§ Excerpted text
Some think the word is related to the Latin alum, meaning bitter, which would make it a cognate with aluminum, or maybe it's connected to the Germanic verb alan, which meant to grow or swell, perhaps a reference to the fermentation process.
This would make it cognates with old.
Beer comes from the Old English beor, which some have suggested is related to the word barley.
This seems unlikely though, since beor was originally a sweet, fruit-based drink.
It wasn't until later that it became a synonym for ale.
The more accepted source is a borrowing of the Latin bibere, which meant to drink, also where we get beverage and imbibe.
Lager is short for the German lagerbier, which meant a beer that was laid down or stored for a long time.
It comes from the P-I-E root legh, which also gives us the word law because you can lay down the law.
Today, the term laid down is still used to describe the long storage of alcoholic drinks.
- I've got a few bottles of the old Winyard left.
It was laid down by my father.
- I know you're not supposed to follow beer with liquor, but let's move on to the hard stuff.
The earliest archeological evidence suggests that Muslim chemists were distilling wine into a concentrated liquor in the eighth or ninth century.

§ Required task A
In the passage on drink-word origins, rewrite the stretch from "It wasn't until" through "of alcoholic drinks.", substituting "lager beer" for "lagerbier".
§ Required task B
Sum up the passage on drink-word origins in two sentences.

§ Data provided

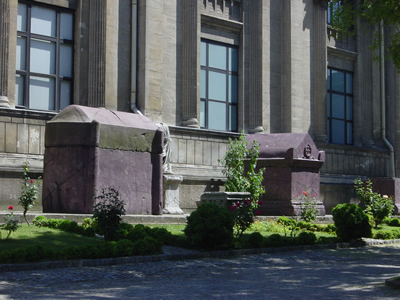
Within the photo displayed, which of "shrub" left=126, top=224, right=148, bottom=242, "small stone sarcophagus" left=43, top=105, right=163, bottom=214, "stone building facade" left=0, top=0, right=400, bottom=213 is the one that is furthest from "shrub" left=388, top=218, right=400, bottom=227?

§ Final answer A
It wasn't until later that it became a synonym for ale.
The more accepted source is a borrowing of the Latin bibere, which meant to drink, also where we get beverage and imbibe.
Lager is short for the German lager beer, which meant a beer that was laid down or stored for a long time.
It comes from the P-I-E root legh, which also gives us the word law because you can lay down the law.
Today, the term laid down is still used to describe the long storage of alcoholic drinks.

§ Final answer B
Beer comes from the Old English beor, which was originally a sweet, fruit-based drink, and its more accepted source is the Latin bibere, meaning to drink. Lager is short for the German lagerbier, a beer laid down or stored for a long time, from the P-I-E root legh, which also gives us the word law.